К счастью, Хлыстов никак не отреагировал на это возражение. Было видно, что мысли сейчас его далеко, он говорил сокрушенно:
— Воспитываешь, воспитываешь, бьешься, бьешься, и нате вам! Приду домой, высеку...
— У Андрея, возможно, лучшее сочинение в классе, — заметила Наталья.
— Что ж, интересно, в нем лучшего? То, что в семье Хлыстовых растет свой пустозвон и анархист? О чем он хоть там? Что он нашел в этом чертовом деде?
— В том-то и дело, — оживилась учительница, — что легко писать, допустим, о моряках, летчиках и передовых тружениках. А сочинение вашего сына тем и подкупает, что он увидел в простом человеке то, что мы с вами, увы...
— Я этого старого трескуна насквозь вижу! Штрафану по первому разряду. Еще раз увижу с ружьем и штрафану.
Хлыстов не на шутку расстроился, впал в задумчивость. Наталья принесла с плиты горячий чай, захватила тетрадку Андрея. Председатель, играя желваками, следил за паром над чашкой, а Муренкова вслух читала отрывки из сочинения его сына.
«...Вокруг очень много серьезных и даже хмурых людей. Конечно, у взрослых жизнь нелегкая, много работы по колхозу и по дому. Поэтому как хорошо, когда в трудовой жизни находится время для улыбок и смеха. Иногда идешь по улице в плохом настроении из-за каких-нибудь неприятностей и встретишь Михаила Михайловича Золотарева. Он расскажет что-нибудь из своей жизни, рассмешит, и у тебя совсем другое настроение. Главная черта характера Михаила Михайловича заключается в его доброте и веселости...»
— Ничего, — произнес председатель, — сейчас домой приду, будет ему веселость.
— Сергей Иванович, — Наталья умоляюще сложила на груди руки, — вы же меня подведете, он же мне верить не будет.
— Ну хорошо, хорошо, — недовольным голосом пообещал Хлыстов, — буду ждать, когда вы раздадите тетради.
— «Его любят соседи...» — пыталась продолжать чтение Муренкова.
— Конечно любят, — не удержался председатель, — зубы скалить вместо работы кто не любит.
— «Был случай, — читала Наталья, — когда многих повалил грипп. Тогда Золотарев, который сам не подвержен болезням, носил соседям Тепляковым воду и топил им печку».
— Да, и за это вылакал у них все запасы пива, — вставил Хлыстов. — Ладно, разберемся. — Он встал, надел свою куцую шапку и посмотрел в окно. — Кажется, к вам идут... А что, «Болезни картофеля» так и не переставили?
— Нет, не переставила.
— Что ж, будем ругаться, — спокойно сказал председатель. Помолчал, поморщился отчего-то. — Тут, понимаете ль, слух прошел, что вы уезжаете. Так?
Удивленная Муренкова — откуда он знает? — пожала плечами.
— Что тут греха таить,— Хлыстов опять посмотрел в окно, — симпатий особых между нами никогда не было, не люблю я все эти гуманитарные штучки...

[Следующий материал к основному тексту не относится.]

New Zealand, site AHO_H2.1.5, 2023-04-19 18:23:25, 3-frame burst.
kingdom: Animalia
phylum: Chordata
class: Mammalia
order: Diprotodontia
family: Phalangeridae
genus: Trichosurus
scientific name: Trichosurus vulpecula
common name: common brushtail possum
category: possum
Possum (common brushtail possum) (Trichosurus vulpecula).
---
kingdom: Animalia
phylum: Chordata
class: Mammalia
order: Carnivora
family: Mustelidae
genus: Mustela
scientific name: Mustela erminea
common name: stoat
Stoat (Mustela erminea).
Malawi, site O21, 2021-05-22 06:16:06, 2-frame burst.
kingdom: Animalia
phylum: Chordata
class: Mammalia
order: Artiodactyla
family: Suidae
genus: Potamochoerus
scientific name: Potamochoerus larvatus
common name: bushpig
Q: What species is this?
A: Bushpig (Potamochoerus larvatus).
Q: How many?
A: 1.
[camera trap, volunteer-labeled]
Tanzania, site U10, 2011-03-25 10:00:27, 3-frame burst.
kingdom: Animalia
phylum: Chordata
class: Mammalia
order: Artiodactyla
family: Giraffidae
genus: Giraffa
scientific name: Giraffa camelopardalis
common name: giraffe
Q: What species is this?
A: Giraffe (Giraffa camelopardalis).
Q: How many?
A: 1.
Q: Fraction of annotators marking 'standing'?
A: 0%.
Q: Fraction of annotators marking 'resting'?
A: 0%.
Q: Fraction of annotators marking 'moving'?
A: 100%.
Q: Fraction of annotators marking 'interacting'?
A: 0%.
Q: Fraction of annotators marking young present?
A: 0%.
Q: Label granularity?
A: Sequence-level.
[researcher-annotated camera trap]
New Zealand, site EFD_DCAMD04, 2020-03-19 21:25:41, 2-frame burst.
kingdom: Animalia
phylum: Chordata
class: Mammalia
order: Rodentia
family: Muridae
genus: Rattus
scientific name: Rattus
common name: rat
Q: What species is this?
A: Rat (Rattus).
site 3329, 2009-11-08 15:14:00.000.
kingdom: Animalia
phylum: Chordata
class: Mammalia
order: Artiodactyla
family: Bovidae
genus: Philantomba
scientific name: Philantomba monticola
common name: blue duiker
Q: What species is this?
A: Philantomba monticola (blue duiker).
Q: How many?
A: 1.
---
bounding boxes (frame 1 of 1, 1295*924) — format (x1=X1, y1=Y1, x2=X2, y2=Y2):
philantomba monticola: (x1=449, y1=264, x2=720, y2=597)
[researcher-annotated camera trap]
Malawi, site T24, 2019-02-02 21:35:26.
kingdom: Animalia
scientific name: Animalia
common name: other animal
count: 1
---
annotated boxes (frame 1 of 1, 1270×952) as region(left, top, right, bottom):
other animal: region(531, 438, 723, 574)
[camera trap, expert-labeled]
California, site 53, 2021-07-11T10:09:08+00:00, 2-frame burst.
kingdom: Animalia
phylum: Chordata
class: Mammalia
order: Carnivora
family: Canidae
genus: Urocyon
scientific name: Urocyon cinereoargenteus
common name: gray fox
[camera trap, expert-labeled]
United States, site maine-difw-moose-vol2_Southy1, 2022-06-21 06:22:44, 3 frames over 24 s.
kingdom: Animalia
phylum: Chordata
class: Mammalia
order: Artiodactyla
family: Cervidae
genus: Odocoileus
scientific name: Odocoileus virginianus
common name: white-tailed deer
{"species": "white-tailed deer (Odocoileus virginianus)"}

— Но... — пыталась возразить учительница.
— Погодите, — властно остановил ее Хлыстов. — Тут дело такое. Я вижу ваше отношение к школе и к этому, — он обвел рукой помещение, — следовательно, делаю вывод: раз серьезный непьющий товарищ занимается всем этим, — он еще раз обвел комнату, — то не все тут так просто. Ну а в общем, я как руководитель лично в вас заинтересован. Да, вот так в целом. Короче, обещаю всяческую поддержку...
Сергей Иванович мялся, было заметно, как непривычно ему выступать в роли упрашивающего. А Муренкова, ничего не понимая, сидела с более, чем обычно, серьезным видом.
— Тут, понимаете ль, как получается? Раз молодая учительница сама приехала к нам аж из самой Москвы, то ведь и наши оболтусы теперь десять раз подумают, прежде чем бежать в город. Короче, вы как живой пример для меня. То есть, хотел сказать, для них. — А выходя, председатель обычным для него самоуверенным тоном сказал: — Надеюсь, мы с вами договоримся. Только не учите вы их, ради бога, брать пример с таких, как Золотарев.
Пришла мать семиклассника Аникеева Васи, молчаливого, некрасивого и малоспособного мальчика.